Just like a move constructor, the move assignment operator also makes a class movable. A movable class enables efficient resource transfer from one object to another.
Let’s start with an normal overloaded assignment operator.
#include <iostream>
#include <cstring>
using namespace std;
class mystring {
public:
mystring(const char * s) {
if (s == nullptr) {
s = nullptr;
return;
}
str = new char[strlen(s)];
strcpy(str, s);
}
/*Overloaded Assignment Operator*/
void operator= (const mystring &rhs) {
cout << "Overloaded assignment operator is called." << endl;
if (str != nullptr) delete str;
if (rhs.str == nullptr) {
str = nullptr;
return;
}
str = new char[strlen(rhs.str)];
strcpy(str, rhs.str);
}
void change(const char * s) {
if (s == nullptr || str == nullptr) return; /*Better handling possible. Not done for simplicity.*/
strncpy(str, s, strlen(str));
}
friend ostream& operator<<(ostream& os, const mystring& s) {
if (s.str == nullptr) return os;
os << s.str;
return os;
}
private:
char *str;
};
int main() {
mystring s1("QnA Plus");
mystring s2("");
s2 = s1;
cout << "First string: " << s1 << endl;
cout << "Second string: " << s2 << endl;
return 0;
}
$ g++ -o test test.cpp
$ ./test
Overloaded assignment operator is called.
First string: QnA Plus
Second string: QnA Plus
In this example, we overloaded the assignment operator in the mystring class. This overloaded function was called the object s2 was assigned from s1 – s2 = s1.
From the output, we can see that the value from the source object, s1, was copied to the destination object, s2. Memory was also allocated for s2 to hold the value. That means changing one object will not impact another.

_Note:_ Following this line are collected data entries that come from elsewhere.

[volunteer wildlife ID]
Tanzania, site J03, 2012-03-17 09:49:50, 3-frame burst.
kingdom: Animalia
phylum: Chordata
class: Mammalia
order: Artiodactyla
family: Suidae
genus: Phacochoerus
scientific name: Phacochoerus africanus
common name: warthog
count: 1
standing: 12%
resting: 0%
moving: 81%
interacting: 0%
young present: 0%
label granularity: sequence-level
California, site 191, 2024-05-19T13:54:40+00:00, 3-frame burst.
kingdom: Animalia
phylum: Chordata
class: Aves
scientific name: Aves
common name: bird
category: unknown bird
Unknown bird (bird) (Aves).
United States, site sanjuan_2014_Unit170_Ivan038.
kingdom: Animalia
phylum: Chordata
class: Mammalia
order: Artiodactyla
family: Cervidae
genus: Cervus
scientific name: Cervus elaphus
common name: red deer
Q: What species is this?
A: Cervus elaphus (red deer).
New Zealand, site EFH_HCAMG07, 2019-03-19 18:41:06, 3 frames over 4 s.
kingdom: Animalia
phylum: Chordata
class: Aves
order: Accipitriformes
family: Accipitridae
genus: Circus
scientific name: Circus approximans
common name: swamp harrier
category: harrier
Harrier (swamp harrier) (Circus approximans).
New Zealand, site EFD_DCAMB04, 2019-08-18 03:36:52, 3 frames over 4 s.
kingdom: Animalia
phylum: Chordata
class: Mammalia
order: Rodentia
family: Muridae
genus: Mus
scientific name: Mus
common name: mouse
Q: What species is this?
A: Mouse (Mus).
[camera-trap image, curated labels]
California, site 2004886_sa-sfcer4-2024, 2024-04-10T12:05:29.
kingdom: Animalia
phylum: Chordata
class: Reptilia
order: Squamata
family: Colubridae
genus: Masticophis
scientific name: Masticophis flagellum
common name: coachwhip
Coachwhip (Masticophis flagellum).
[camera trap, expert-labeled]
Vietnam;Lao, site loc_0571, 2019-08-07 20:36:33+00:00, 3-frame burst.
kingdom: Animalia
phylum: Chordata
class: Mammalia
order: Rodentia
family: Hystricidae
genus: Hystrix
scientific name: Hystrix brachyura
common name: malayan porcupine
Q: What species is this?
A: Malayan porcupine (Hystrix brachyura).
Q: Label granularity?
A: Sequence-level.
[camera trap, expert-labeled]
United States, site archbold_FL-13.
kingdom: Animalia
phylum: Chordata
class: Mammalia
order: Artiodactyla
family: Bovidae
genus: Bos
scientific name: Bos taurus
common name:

So, this overloaded assignment operator did a perfect job.
But in some situations, we don’t care whether the source object retains its value or not. And we want to transfer the resources from source to destination as efficiently as possible.
A typical ‘swap to strings‘ logic looks like this.
// a and b are of type mystring
mystring tmp("");
tmp = a;
a = b;
b = tmp;
After the first assignment operation, tmp = a, we don’t care whether ‘a‘ retains its value or not because in the next statement, it got overwritten anyway. So, we want to transfer the resources from ‘a‘ to ‘tmp‘ without doing expensive memory allocation and copy.
Changing the current overloaded assignment operator it not a good idea also because in most situations we want both the objects retain their resources after assignment.
Move Assignment Operator
Move assignment operator is the solution. Technically move assignment operator is another overload of the assignment operator that takes a rvalue reference as input.
#include <iostream>
#include <cstring>
using namespace std;
class mystring {
public:
mystring(const char * s) {
if (s == nullptr) {
s = nullptr;
return;
}
str = new char[strlen(s)];
strcpy(str, s);
}
/*Overloaded Assignment Operator*/
void operator= (const mystring &rhs) {
cout << "Overloaded assignment operator is called." << endl;
if (str != nullptr) delete str;
if (rhs.str == nullptr) {
str = nullptr;
return;
}
str = new char[strlen(rhs.str)];
strcpy(str, rhs.str);
}
/*Move Assignment Operator*/
void operator= (mystring&& rhs) {
cout << "Move assignment operator is called." << endl;
if (str != nullptr) delete str;
str = rhs.str;
rhs.str = nullptr;
}
void change(const char * s) {
if (s == nullptr || str == nullptr) return; /*Better handling possible. Not done for simplicity.*/
strncpy(str, s, strlen(str));
}
friend ostream& operator<<(ostream& os, const mystring& s) {
if (s.str == nullptr) return os;
os << s.str;
return os;
}
private:
char *str;
};
int main() {
mystring s1("QnA Plus");
mystring s2("");
s2 = static_cast<mystring&&>(s1);
cout << "First string: " << s1 << endl;
cout << "Second string: " << s2 << endl;
return 0;
}
$ ./test
Move assignment operator is called.
First string:
Second string: QnA Plus
We added the move assignment operator to the class mystring. Notice that this version of the overloaded function takes a rvalue reference (&&) as input. To call it, we cast-ed the source object to a rvalue reference. The s2 = s1 statement was changed to s2 = static_cast<mystring&&>(s1); .
The move assignment operator does not have any memory allocation or copy. So, transferring resource from source object to destination would be very efficient compare to other overloaded assignment operator.
In this function, we set the ‘str‘ member of the source object to nullptr to avoid accidental access and modification.
Please note that the stastic_cast, that we used here, might not work in all conditions, especially, if you work with template type references. It’s better to use C++ standard library provided std::move for this purpose.
So the s2 = static_cast<mystring&&>(s1); line should look like s2 = move(s1); .
To make a class movable, we should have both move constructor and move assignment operator.